おつむてんてん 意味・語源・由来

赤ちゃんをあやす「おつむてんてん」は江戸時代から?

赤ちゃんをあやす「おつむてんてん」という伝統的な手遊びがある。『ちょち ちょち あわわ』という手遊び歌の中でも歌われ、赤ちゃんと楽しくコミュニケーションがとれる手軽な遊びとして定着している。

ベビープーの おつむてんてん(ディズニー幼児絵本)

この「おつむてんてん」について、頭を意味する幼児語「おつむ」と、擬音語の「てんてん」に分けたうえで、意味や語源・由来などを簡単にまとめてみたい。

写真:ベビープーの おつむてんてん(ディズニー幼児絵本)

おつむの語源

おつむの語源は、宮中の女官が用いた「おつむり」。接頭語の「お」と、頭を意味する「つむり」から成る。

「つむり」の語源は、丸くて小さいものを表す「つぶり」で、「つぶらな瞳」の「つぶら」や、かたつむりの「つむり」も同源だという。

竹取物語絵巻 中巻

画像:竹取物語絵巻 中巻(出典:立教大学デジタルライブラリ)

ちなみに、「おつむり」のような宮中の女官が用いた言葉は「女房言葉(女房詞)」と呼ばれ、「お」がつく例としては、現代でも「おかか」「おかず」「おでん」「おにぎり(おむすび)」などが使われている。

てんてんは天々?

精選版 日本国語大辞典によれば、「てんてん」の意味は「頭をいう幼児語。つむり。」と解説されており、漢字では「天々」と表記されている。

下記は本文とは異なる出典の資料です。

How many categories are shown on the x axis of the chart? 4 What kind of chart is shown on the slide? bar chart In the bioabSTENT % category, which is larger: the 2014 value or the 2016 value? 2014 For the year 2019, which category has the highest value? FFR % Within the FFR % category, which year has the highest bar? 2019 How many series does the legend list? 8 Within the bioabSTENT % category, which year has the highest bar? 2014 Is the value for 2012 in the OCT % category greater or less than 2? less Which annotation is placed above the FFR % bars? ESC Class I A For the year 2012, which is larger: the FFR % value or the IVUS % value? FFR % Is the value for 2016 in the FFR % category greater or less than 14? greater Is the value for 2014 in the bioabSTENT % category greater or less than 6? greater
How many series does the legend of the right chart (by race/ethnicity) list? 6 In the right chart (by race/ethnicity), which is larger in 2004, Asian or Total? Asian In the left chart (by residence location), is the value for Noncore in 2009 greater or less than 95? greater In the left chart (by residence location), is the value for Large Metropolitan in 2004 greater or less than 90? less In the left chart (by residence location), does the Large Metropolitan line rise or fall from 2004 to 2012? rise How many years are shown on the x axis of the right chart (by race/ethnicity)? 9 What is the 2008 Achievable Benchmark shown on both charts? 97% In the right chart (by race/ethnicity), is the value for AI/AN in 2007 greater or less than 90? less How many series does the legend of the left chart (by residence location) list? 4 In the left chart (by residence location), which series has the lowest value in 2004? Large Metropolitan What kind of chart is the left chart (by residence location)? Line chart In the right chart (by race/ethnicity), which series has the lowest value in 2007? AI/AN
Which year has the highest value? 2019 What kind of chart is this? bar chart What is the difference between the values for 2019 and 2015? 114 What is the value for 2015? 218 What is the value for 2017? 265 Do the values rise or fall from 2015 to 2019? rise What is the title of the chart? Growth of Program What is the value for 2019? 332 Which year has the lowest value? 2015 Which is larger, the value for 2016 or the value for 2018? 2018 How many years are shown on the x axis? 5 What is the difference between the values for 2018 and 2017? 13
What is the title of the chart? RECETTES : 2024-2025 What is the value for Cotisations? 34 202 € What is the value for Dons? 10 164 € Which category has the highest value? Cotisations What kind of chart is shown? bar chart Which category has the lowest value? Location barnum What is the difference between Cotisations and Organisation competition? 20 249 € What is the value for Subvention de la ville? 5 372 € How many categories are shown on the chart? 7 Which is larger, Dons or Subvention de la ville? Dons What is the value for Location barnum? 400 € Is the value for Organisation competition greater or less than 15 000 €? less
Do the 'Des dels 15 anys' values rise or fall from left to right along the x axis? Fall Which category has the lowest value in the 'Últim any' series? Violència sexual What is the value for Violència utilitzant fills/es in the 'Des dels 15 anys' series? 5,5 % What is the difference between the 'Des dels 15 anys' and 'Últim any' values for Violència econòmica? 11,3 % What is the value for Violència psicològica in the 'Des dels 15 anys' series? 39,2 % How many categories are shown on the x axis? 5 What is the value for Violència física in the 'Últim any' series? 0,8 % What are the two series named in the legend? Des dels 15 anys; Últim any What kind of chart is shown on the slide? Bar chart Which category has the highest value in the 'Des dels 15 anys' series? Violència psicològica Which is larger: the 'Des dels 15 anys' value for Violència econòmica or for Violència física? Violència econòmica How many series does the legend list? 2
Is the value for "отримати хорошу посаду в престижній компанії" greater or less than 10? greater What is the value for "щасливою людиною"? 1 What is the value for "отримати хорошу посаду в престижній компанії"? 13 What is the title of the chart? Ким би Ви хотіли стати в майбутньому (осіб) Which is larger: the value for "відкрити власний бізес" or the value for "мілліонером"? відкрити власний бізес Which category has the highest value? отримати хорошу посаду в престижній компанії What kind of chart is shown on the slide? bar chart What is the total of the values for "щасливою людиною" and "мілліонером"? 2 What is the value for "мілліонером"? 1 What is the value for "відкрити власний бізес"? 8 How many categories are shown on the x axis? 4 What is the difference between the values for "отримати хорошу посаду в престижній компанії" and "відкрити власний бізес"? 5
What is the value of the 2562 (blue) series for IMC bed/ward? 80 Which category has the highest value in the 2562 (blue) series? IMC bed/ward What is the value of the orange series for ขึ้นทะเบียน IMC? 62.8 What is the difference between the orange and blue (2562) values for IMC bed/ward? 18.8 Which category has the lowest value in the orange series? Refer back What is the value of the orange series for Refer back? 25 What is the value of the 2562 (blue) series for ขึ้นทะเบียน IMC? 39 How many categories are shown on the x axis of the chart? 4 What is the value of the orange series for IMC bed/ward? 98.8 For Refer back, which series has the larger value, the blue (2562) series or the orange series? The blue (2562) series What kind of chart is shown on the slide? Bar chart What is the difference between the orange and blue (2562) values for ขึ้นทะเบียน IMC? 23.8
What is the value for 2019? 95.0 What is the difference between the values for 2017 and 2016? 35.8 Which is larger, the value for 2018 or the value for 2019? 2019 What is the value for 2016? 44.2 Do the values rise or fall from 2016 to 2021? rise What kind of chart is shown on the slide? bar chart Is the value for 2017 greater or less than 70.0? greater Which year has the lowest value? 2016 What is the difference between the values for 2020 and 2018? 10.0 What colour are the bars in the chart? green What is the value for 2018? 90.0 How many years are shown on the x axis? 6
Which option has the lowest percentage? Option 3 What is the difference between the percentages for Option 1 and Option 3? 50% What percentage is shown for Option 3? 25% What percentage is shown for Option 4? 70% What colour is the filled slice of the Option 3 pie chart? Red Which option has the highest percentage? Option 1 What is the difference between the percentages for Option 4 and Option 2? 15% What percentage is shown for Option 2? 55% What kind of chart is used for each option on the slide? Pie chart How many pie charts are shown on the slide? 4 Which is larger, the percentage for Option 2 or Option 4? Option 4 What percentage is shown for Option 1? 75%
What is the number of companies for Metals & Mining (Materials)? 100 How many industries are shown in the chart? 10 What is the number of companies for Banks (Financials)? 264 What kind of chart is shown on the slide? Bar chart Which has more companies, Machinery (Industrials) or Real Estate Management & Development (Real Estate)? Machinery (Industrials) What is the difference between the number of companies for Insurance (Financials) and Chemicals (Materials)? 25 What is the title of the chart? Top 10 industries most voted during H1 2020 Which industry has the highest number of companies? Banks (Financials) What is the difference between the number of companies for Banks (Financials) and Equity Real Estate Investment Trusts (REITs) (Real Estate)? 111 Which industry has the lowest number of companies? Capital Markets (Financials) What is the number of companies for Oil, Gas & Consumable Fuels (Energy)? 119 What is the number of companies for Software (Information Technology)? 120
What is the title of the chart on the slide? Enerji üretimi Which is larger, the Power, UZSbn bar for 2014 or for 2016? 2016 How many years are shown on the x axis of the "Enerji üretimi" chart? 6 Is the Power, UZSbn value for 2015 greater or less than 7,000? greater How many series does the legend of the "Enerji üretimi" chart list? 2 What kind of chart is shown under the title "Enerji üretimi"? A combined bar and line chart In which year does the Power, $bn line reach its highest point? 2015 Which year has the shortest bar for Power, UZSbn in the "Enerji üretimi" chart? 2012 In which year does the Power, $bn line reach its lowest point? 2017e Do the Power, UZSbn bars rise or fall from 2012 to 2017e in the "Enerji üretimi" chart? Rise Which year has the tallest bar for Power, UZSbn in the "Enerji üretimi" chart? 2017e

この解説によれば、「おつむてんてん」の「おつむ」も「てんてん」も、両方とも頭を意味する幼児語ということになる。

ここでの「天」は高い場所を意味しており、「脳天」の「天」と同様の意味合いで使われている。

「天」を繰り返すのは、「手」を繰り返して「おてて」という幼児語になるのに近い用法だろう。赤ん坊が這って歩く「ハイハイ」も同じ。

擬音語としての「てんてん」

「てんてん」という言葉は、「てんつくてんてん」などのように、お囃子(はやし)の太鼓を叩くときの擬音として使われる場合も少なくない。

また、手まり・ゴムボールを手でつく場合にも「てんてん」という表現が用いられる(参照:童謡『まりと殿様(てんてんてんまり てんてまり)』)。

幼児をあやす際の「おつむてんてん」では、頭を手でポンポンと軽く叩く動作を行うが、これはまさに太鼓(小鼓・大鼓)や手まりを「てんてん」と叩く・つく動作と類似している。

つまり、「おつむてんてん」の「てんてん」には、頭を意味する「天々」の他にも、鼓や手まりなどを軽く叩く・つく際の擬音語としての意味合いも暗に込められているのではないだろうか。

あたまてんてん

江戸時代頃の「おつむてんてん」には、「おつむ」ではなく「あたま」、つまり「あたまてんてん」と呼称されていた例も見られる。

とかく子供達は
いたいけがよいものぢゃ
〈略〉
冠(かむ)り冠り しほの目
頭(アタマ)てんてんよ

<引用:荻江節・面かぶり(1765頃)>

「面かぶり」とは、江戸時代から存在する歌舞伎・浄瑠璃・長唄の演目の一つ。「童子戯面被(どうじの たわむれ めんかぶり)」とも題される。

「冠(かむ)り冠り しほの目」の部分は、現代では『ちょち ちょち あわわ』という古い手遊び歌・あやし歌のルーツと考えられる。

この「あたまてんてん」という言い方が、江戸時代には一般的だったのか、それともこの歌舞伎・浄瑠璃の中だけの例外的な言い方だったのかは不明だ。